▶ _Available records_
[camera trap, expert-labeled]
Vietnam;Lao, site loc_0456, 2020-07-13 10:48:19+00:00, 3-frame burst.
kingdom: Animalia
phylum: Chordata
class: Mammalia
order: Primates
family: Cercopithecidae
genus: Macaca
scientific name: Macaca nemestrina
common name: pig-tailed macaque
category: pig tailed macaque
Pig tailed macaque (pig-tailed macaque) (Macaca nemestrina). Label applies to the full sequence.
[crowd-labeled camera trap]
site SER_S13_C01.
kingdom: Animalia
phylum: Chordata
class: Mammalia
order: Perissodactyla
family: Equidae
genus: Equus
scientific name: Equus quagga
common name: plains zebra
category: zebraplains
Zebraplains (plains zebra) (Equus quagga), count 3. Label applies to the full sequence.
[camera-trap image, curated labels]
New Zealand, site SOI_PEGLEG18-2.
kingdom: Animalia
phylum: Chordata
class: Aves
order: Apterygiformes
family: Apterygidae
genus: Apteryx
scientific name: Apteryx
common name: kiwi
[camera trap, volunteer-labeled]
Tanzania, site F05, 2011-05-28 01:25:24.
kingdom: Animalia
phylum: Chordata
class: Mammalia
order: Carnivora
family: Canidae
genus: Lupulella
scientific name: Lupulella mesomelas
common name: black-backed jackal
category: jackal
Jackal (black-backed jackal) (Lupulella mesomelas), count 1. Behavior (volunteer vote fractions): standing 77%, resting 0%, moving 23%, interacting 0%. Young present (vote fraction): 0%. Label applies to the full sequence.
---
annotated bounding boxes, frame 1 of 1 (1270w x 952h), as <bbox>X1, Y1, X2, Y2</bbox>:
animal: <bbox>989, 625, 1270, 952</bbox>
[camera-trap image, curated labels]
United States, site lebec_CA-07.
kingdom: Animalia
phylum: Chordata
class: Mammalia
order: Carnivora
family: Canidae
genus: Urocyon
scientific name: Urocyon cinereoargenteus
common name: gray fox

▶ _The problem_
Every line above should be written out again, unchanged.

▶ _Completed exercise_
[camera trap, expert-labeled]
Vietnam;Lao, site loc_0456, 2020-07-13 10:48:19+00:00, 3-frame burst.
kingdom: Animalia
phylum: Chordata
class: Mammalia
order: Primates
family: Cercopithecidae
genus: Macaca
scientific name: Macaca nemestrina
common name: pig-tailed macaque
category: pig tailed macaque
Pig tailed macaque (pig-tailed macaque) (Macaca nemestrina). Label applies to the full sequence.
[crowd-labeled camera trap]
site SER_S13_C01.
kingdom: Animalia
phylum: Chordata
class: Mammalia
order: Perissodactyla
family: Equidae
genus: Equus
scientific name: Equus quagga
common name: plains zebra
category: zebraplains
Zebraplains (plains zebra) (Equus quagga), count 3. Label applies to the full sequence.
[camera-trap image, curated labels]
New Zealand, site SOI_PEGLEG18-2.
kingdom: Animalia
phylum: Chordata
class: Aves
order: Apterygiformes
family: Apterygidae
genus: Apteryx
scientific name: Apteryx
common name: kiwi
[camera trap, volunteer-labeled]
Tanzania, site F05, 2011-05-28 01:25:24.
kingdom: Animalia
phylum: Chordata
class: Mammalia
order: Carnivora
family: Canidae
genus: Lupulella
scientific name: Lupulella mesomelas
common name: black-backed jackal
category: jackal
Jackal (black-backed jackal) (Lupulella mesomelas), count 1. Behavior (volunteer vote fractions): standing 77%, resting 0%, moving 23%, interacting 0%. Young present (vote fraction): 0%. Label applies to the full sequence.
---
annotated bounding boxes, frame 1 of 1 (1270w x 952h), as <bbox>X1, Y1, X2, Y2</bbox>:
animal: <bbox>989, 625, 1270, 952</bbox>
[camera-trap image, curated labels]
United States, site lebec_CA-07.
kingdom: Animalia
phylum: Chordata
class: Mammalia
order: Carnivora
family: Canidae
genus: Urocyon
scientific name: Urocyon cinereoargenteus
common name: gray fox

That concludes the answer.